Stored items
>>>

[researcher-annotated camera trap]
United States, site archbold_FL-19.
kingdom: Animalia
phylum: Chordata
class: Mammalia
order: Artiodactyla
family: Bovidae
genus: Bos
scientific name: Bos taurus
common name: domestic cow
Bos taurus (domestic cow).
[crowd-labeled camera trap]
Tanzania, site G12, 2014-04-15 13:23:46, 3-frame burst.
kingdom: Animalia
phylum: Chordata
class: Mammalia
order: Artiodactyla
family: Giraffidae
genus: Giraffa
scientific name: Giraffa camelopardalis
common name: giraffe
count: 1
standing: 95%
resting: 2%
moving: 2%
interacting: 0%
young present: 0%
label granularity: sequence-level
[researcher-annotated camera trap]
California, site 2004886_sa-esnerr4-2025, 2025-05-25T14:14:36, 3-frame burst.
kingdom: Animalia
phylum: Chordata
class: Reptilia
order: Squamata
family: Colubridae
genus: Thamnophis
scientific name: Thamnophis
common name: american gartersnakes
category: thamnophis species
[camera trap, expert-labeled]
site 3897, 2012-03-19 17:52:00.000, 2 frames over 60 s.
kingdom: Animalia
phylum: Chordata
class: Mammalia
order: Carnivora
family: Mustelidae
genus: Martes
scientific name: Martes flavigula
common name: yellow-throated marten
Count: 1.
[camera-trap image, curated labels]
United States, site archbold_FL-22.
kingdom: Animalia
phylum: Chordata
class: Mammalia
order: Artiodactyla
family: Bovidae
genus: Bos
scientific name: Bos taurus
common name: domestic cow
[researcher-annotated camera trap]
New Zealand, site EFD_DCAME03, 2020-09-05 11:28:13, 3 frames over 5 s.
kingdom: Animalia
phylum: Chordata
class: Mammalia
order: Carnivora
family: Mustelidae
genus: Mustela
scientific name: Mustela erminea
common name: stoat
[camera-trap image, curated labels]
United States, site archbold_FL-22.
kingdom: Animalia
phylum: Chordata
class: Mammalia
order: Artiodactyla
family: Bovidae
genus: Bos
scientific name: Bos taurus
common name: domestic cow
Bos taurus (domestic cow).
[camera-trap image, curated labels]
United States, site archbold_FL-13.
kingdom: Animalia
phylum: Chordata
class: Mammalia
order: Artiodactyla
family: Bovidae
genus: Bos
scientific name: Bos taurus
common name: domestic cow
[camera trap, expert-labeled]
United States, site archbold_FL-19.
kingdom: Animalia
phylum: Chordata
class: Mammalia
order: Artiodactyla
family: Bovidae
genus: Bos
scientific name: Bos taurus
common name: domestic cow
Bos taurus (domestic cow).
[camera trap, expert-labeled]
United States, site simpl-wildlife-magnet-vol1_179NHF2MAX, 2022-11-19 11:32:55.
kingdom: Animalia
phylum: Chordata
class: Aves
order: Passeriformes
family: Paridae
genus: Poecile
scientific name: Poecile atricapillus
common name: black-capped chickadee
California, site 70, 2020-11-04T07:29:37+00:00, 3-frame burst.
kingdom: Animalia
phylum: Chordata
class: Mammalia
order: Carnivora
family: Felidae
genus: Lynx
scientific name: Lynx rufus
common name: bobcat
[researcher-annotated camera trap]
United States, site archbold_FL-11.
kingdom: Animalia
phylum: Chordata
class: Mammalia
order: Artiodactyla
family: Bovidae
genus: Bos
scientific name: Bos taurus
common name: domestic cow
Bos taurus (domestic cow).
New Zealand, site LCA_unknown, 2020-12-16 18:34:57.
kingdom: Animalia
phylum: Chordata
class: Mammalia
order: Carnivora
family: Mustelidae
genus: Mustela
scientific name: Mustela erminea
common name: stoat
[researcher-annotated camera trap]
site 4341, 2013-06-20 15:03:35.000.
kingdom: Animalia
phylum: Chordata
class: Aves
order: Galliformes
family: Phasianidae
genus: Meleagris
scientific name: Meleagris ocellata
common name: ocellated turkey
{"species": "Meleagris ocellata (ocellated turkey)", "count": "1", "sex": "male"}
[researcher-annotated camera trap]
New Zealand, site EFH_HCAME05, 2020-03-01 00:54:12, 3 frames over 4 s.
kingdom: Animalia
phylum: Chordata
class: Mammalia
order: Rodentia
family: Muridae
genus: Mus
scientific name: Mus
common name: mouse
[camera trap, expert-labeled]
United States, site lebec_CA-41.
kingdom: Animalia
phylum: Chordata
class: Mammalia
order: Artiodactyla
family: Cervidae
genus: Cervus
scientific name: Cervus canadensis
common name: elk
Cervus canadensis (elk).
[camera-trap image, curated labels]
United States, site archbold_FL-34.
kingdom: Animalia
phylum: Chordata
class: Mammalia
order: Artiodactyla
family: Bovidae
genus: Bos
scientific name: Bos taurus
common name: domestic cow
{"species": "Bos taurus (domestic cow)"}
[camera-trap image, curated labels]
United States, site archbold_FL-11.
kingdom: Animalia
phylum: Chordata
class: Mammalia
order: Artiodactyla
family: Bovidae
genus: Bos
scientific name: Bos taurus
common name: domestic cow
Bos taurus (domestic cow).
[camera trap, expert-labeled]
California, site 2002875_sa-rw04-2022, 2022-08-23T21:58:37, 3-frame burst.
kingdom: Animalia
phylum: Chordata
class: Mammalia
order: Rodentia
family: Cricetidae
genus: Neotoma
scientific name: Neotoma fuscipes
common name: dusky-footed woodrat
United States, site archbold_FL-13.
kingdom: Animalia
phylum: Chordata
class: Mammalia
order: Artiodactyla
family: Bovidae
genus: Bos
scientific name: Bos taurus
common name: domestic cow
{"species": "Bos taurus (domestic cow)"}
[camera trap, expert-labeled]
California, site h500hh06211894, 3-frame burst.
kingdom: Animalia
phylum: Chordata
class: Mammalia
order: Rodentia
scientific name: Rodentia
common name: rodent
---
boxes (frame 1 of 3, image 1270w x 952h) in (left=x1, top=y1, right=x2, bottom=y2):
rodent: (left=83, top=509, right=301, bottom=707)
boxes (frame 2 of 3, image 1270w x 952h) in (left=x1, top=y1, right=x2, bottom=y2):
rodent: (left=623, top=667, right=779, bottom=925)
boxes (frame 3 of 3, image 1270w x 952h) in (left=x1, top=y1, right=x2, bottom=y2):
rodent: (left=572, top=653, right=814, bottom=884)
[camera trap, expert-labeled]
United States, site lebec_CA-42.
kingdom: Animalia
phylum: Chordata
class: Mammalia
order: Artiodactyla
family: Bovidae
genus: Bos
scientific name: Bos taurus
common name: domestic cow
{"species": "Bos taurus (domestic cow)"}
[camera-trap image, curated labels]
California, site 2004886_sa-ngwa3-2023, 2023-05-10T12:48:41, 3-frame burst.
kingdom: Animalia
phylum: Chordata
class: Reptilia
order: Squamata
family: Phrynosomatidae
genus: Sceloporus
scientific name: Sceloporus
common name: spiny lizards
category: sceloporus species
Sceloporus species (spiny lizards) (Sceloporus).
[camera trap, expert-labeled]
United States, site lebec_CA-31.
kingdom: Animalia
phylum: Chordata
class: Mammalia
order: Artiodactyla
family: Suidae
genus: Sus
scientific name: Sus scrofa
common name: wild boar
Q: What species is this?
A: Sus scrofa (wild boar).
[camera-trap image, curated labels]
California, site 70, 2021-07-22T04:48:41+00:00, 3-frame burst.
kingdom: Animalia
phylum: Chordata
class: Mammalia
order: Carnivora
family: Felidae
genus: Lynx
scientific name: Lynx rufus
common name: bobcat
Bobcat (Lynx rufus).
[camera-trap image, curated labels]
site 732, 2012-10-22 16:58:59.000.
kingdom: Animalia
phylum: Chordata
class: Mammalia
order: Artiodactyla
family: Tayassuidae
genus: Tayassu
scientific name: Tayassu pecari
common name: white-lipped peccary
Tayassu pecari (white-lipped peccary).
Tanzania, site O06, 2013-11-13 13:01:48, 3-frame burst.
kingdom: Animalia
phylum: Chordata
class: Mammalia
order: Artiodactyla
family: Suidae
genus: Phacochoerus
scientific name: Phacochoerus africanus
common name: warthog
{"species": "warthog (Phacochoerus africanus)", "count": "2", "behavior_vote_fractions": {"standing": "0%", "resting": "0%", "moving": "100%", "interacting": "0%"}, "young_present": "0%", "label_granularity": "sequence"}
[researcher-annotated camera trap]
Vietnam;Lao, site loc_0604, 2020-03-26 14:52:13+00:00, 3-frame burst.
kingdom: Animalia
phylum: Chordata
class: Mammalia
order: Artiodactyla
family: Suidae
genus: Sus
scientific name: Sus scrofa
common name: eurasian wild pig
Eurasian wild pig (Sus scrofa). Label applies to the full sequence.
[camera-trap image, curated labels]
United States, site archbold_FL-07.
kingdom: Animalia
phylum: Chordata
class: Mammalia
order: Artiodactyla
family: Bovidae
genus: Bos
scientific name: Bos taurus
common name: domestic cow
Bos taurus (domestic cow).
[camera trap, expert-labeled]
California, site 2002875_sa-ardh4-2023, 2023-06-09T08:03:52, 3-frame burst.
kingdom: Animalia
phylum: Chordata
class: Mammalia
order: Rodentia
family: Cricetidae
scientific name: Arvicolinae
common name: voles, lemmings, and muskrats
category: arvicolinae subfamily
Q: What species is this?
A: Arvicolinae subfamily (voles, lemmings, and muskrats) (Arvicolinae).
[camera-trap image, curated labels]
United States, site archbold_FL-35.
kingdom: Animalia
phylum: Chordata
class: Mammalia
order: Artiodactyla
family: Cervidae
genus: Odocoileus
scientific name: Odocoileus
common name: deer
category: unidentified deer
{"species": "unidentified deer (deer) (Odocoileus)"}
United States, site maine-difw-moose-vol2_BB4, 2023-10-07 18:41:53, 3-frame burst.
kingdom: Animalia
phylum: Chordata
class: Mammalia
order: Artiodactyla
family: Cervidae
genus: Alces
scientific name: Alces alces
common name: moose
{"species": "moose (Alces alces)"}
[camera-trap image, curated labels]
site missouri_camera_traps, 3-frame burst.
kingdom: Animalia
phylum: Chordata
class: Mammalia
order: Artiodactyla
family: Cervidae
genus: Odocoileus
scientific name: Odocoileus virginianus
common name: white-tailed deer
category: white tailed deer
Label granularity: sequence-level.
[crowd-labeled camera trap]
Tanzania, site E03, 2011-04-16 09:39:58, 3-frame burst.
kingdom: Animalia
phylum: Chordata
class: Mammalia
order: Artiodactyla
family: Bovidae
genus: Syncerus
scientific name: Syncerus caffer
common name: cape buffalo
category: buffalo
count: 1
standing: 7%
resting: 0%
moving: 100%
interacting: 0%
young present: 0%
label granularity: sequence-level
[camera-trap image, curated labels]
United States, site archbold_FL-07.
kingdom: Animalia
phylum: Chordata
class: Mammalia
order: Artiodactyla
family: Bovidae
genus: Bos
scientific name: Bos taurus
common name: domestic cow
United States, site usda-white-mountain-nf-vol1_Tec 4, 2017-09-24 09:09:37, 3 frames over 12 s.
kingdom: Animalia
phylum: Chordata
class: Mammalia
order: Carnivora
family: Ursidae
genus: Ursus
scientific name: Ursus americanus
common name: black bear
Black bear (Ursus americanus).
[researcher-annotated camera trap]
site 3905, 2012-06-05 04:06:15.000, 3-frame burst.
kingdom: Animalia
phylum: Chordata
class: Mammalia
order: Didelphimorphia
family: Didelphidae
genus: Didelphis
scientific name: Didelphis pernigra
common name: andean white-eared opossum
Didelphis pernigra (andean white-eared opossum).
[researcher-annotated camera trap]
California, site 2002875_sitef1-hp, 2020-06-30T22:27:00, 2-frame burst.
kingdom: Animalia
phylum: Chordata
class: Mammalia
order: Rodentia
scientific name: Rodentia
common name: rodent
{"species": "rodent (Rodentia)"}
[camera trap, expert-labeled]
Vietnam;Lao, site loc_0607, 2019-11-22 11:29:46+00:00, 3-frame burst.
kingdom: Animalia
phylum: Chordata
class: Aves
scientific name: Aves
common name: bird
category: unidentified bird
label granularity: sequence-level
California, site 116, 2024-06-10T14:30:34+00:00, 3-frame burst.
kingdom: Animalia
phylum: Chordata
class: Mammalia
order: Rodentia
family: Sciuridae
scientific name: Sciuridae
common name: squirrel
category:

<<<

=== Task directions ===
Once you find the line containing "Tanzania, site G12, 2014-04-15", stop: reproduce exactly that line and every line of the data before it, and nothing else.

=== Answer for the task ===
[researcher-annotated camera trap]
United States, site archbold_FL-19.
kingdom: Animalia
phylum: Chordata
class: Mammalia
order: Artiodactyla
family: Bovidae
genus: Bos
scientific name: Bos taurus
common name: domestic cow
Bos taurus (domestic cow).
[crowd-labeled camera trap]
Tanzania, site G12, 2014-04-15 13:23:46, 3-frame burst.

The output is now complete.